Benchmark Comparison Table
Numbers matter, but context matters more. HumanEval tests isolated function generation. SWE-bench tests real-world bug fixing across full repositories. Speed was measured on an RTX 4090 at Q4_K_M quantization.
| Model | HumanEval | SWE-bench Verified | Speed (tok/s) | Context | VRAM (Q4) |
|---|---|---|---|---|---|
| Qwen3-Coder-Next | 94.1% | 70.6% | ~20 | 256K | 24 GB |
| DeepSeek-V3.2 | 93.4% | 56.1% | ~15 | 160K | 24 GB |
| Qwen 2.5 Coder 32B | 92.7% | ~48% | ~22 | 128K | 20 GB |
| Devstral Small 2 | ~89% | 68.0% | ~28 | 256K | 16 GB |
| Codestral 25.12 | 89.7% | 42.0% | ~32 | 64K | 16 GB |
| DeepSeek-Coder V3 Dist. | 87.2% | 40.5% | ~35 | 128K | 12 GB |
| StarCoder2 15B | ~73% | N/A | ~40 | 16K | 8 GB |
Note: SWE-bench Verified scores are from official reports where available. Speed varies significantly based on context length and quantization method. Your mileage will vary.

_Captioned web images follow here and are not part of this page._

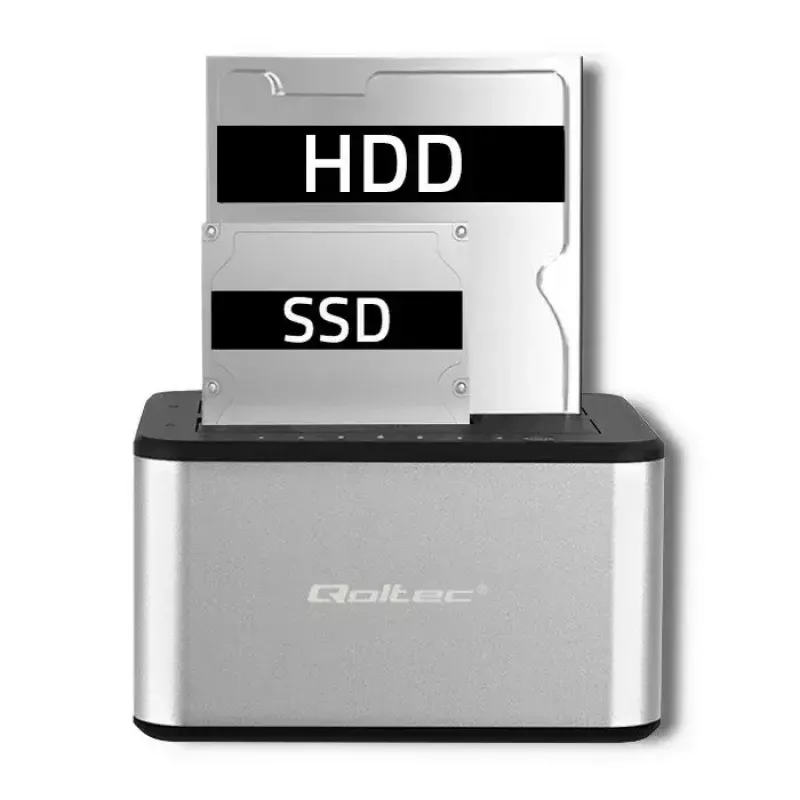 Docking station QOLTEC 5316 para 2x HDD/SSD de 2,5/3,5 pulgadas, SATA, USB 3.0 (5 Gb/s), carcasa de aluminio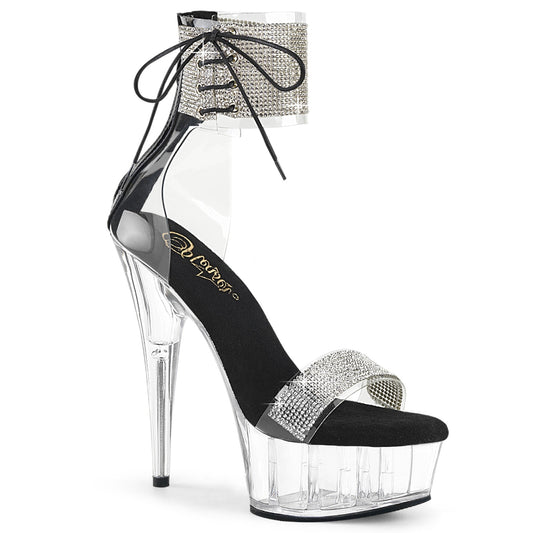 DELIGHT-627RS Pleaser Clear 6 Inch Glamour Platform Shoes Clr-Blk Clr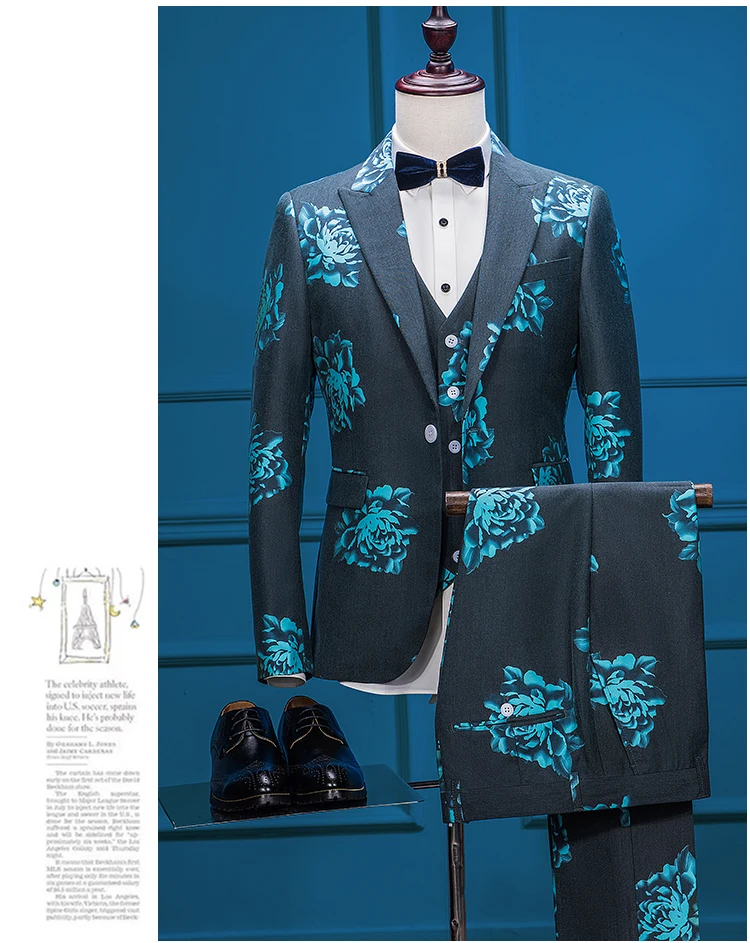 2018 Latest Coat Pant Designs Black Blue Pattern Flora Men Suits Custom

When Local Is Not Enough: Cloud GPU Alternative
Let me be honest about the limitations. There are scenarios where running locally does not work:
- You do not have a 24GB GPU and you want to run top-tier models without compromise.
- You need to serve a team of developers from a single model instance with batched inference.
- You want to test multiple models quickly without downloading 20-40GB per model.
- You need the absolute largest models (DeepSeek-V3.2 at full precision, for example) that require 80GB+ of VRAM.
For all of these, cloud GPUs are the practical answer. RunPod is what I use when I need to test models that do not fit on my local hardware. You can rent an A100 80GB for $1.64/hr or an RTX 4090 for $0.39/hr, spin up an Ollama instance, run your tests, and shut it down. No commitment, no long-term contracts.
The workflow is straightforward:
# On RunPod: deploy an Ollama template pod with an A100 80GB
# Then SSH in and pull whatever model you want:
ollama pull deepseek-v3.2
ollama pull qwen3-coder-next
# Use the RunPod proxy URL as your API endpoint
# Works with any tool that supports the OpenAI API format
DigitalOcean also offers GPU droplets for model hosting if you prefer a more traditional cloud provider with predictable monthly billing. Their GPU instances start at $2.99/hr for an H100 and include managed Kubernetes for production deployments.
Privacy-conscious developers downloading models from Hugging Face behind restricted corporate networks may also want to consider a VPN—NordVPN is a solid option for keeping your download activity private, especially when pulling models from international repositories.
The Bottom Line
The best local LLM for coding in 2026 depends entirely on your hardware:
- 24GB GPU: Run Qwen3-Coder-Next. It is the best open-weight coding model available. Period.
- 16GB GPU: Run Devstral Small 2 for agentic tasks or Codestral 25.12 for IDE autocomplete.
- 12GB GPU: Run DeepSeek-Coder V3 Distilled. Best quality at this VRAM tier.
- 8GB GPU: Run Qwen 2.5 Coder 7B or StarCoder2. Functional, but you will feel the limitations.
- No GPU: Rent one on RunPod. An RTX 4090 at $0.39/hr is cheaper than most API plans if you use it a few hours per week.
The gap between local and cloud models has collapsed. Qwen3-Coder-Next running on a consumer GPU genuinely rivals the best proprietary models for coding tasks. The main trade-off is no longer quality—it is convenience. Cloud models are easier to set up and always available. Local models are private, free, and yours to customize.
For most developers reading this, the right answer is both: a local model for day-to-day private coding, and a cloud API for the occasional task that needs maximum power or context.
This article was last updated April 2026. Model benchmarks and availability change frequently—we will update this guide as new models are released.